■ **読解用の抜粋**
初めましての方は初めまして。お久しぶりの方はお久しぶりです。COMです。
久しぶりになんとか作品を投稿することができ、一位というありがたい評価を頂いたことに心から感謝します。
実はこの作品、以前の帰ってきた変態小説大会に向けて書いていた作品だったのですが、色々とゴタゴタが重なってしまいエントリーそのものを断念しました。
そんな作品だったのですが、今回運良く時間の都合がついたため埃を被ったままなのはもったいないと思い、作品として纏めあげた結果、色んな方に読んでもらえたのは私にとっても嬉しかったです。
ポケモン作品は久し振りに映画で『君に決めた!』と『みんなの物語』を見たこともあり、熱も戻ってきてるので何かしら活動は続けたいと考えています。
なのでまた機会があれば次の作品で読者の方と触れ合えたらと考えています。

作品の感想はコメ返しの方で


とてもよかったです (2018/10/07(日) 15:43)
>ありがとうございます。

ポケモンとトレーナーの関係にもいろいろありますねぇ (2018/10/08(月) 10:58)
>ポケモン世界だけでもトレーナーにコーディネーター、ドクター、レンジャー…と上げればキリがないほどなので、
 愛の一つの形ということで。

まずもってこれだけの長編を纏めきるというだけで感服です。
それぞれのキャラの内面や息詰まるバトルなど、ずいずい引き込まれる面白さでした。
彼に6匹を相手にできる才能があれば、更に高みへ行けたのかもしれませんね(?) (2018/10/14(日) 02:33)
>なぜか長編しか書けません。故に一度は断念しましたが、細部まで読んで頂けたようで嬉しい限りです。
 六匹は…まあ…体力的に?

とても楽しく読まさせてもらいました。
ポケモンのことを第一に考えるユウヤ君の優しさが伝わってきました。 (2018/10/14(日) 14:24)
>だれかの優しさで救われることは沢山あると自分は考えています。
 だからこそ一番苦しい時に優しくできるようなキャラに仕上げたつもりです。

■ **取り組む課題**
上のあとがきから、「作品の感想はコメ返しの方で」と「愛の一つの形ということで。」のあいだを、両端の語句も含めて一字一句そのまま引用してください。

■ **分析用データ**
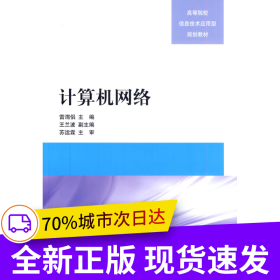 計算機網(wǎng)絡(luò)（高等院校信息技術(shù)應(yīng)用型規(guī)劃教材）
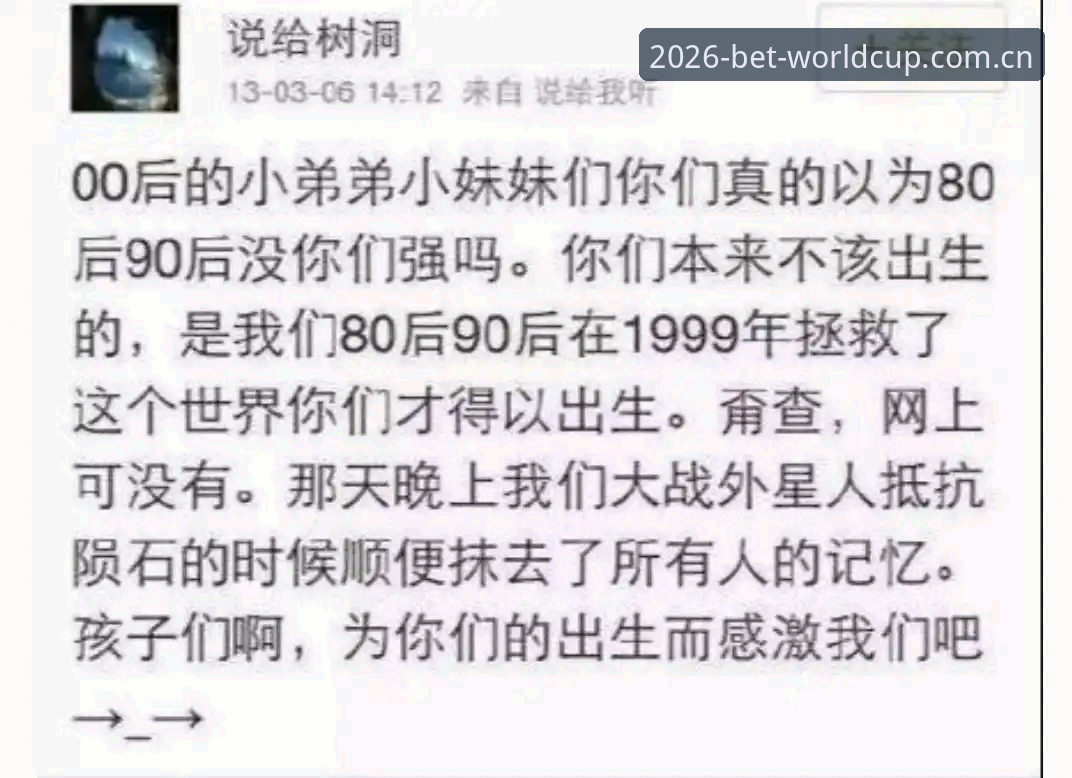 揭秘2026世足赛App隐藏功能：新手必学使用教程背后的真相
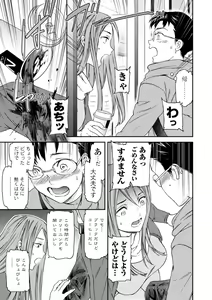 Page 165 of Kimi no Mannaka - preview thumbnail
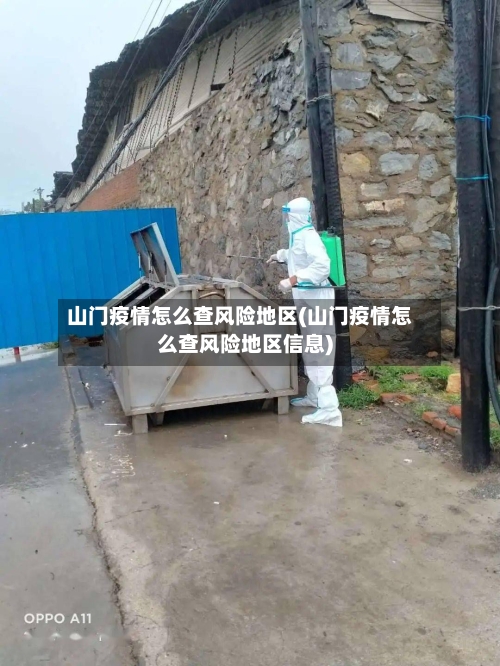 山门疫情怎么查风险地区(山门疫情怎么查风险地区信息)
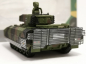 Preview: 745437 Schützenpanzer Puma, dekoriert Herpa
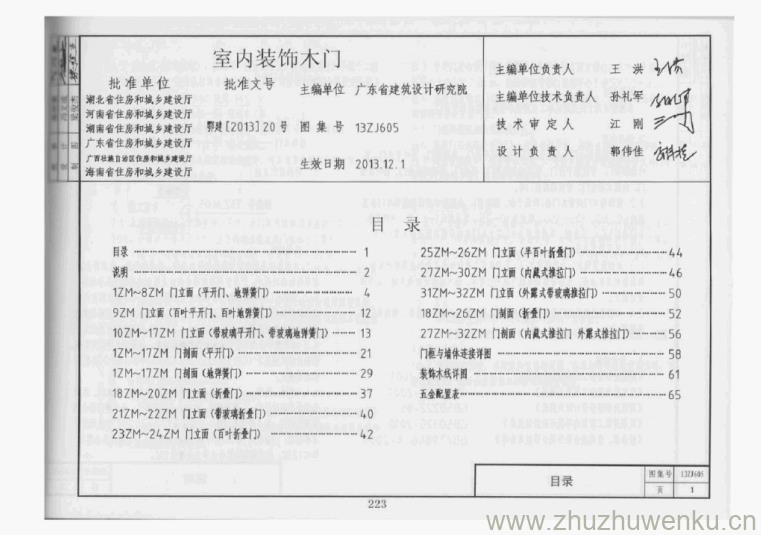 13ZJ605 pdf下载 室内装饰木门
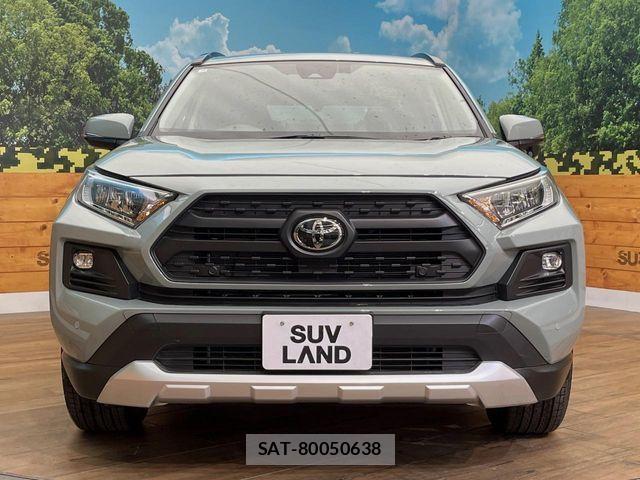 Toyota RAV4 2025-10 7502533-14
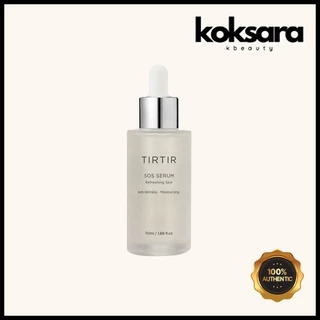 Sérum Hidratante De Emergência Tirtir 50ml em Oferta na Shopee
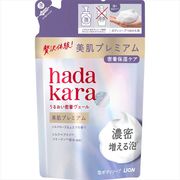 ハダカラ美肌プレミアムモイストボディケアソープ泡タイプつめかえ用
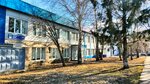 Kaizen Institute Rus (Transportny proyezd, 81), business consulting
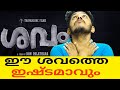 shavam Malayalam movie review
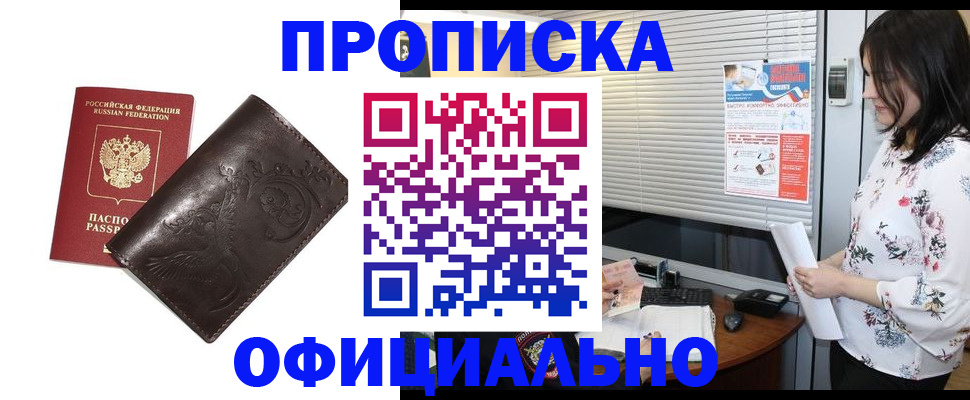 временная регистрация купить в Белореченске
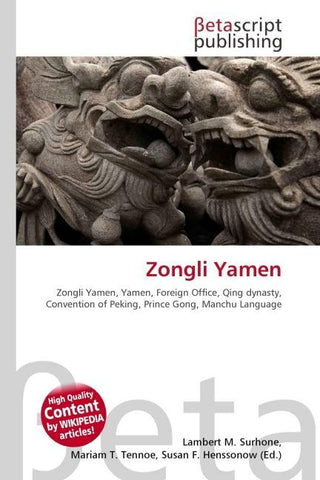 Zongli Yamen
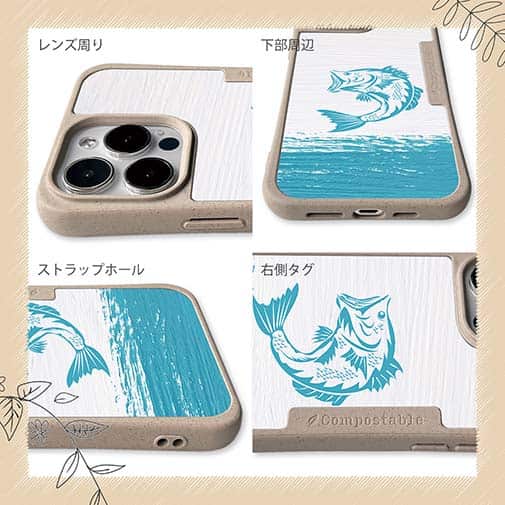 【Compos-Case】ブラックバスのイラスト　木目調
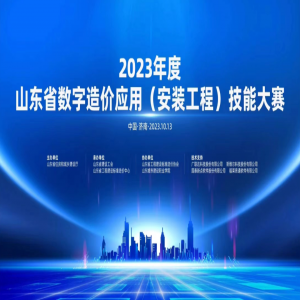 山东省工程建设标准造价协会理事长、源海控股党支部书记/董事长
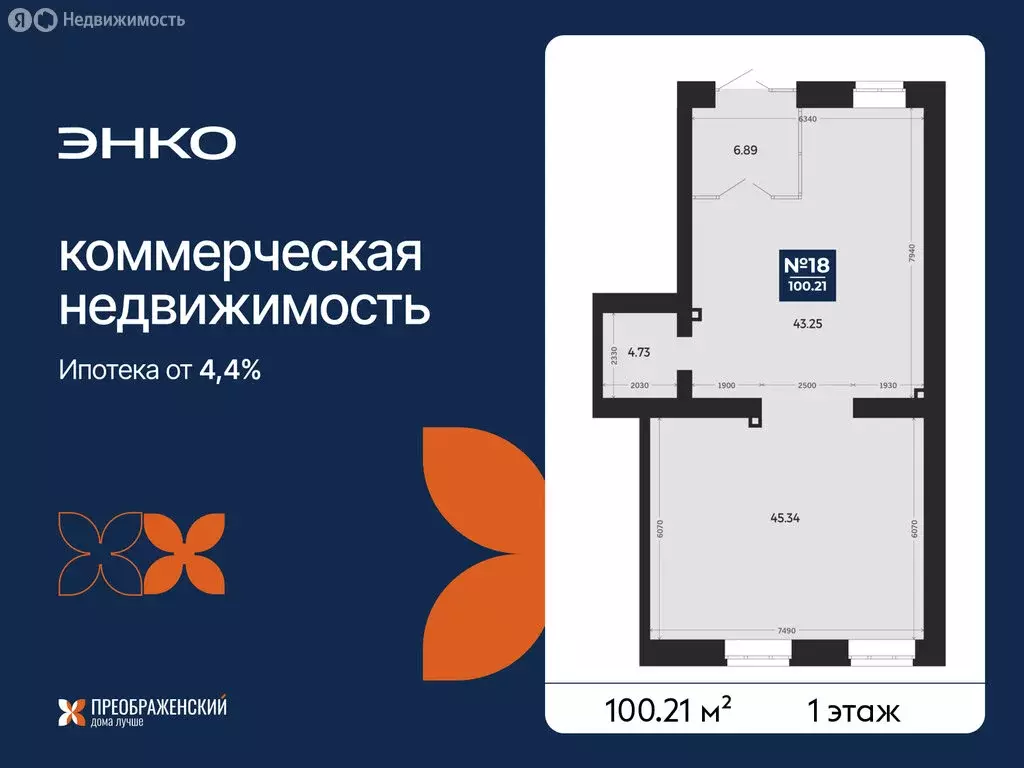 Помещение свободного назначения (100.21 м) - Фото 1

■ **課題の解答**
作品の感想はコメ返しの方で


とてもよかったです (2018/10/07(日) 15:43)
>ありがとうございます。

ポケモンとトレーナーの関係にもいろいろありますねぇ (2018/10/08(月) 10:58)
>ポケモン世界だけでもトレーナーにコーディネーター、ドクター、レンジャー…と上げればキリがないほどなので、
 愛の一つの形ということで。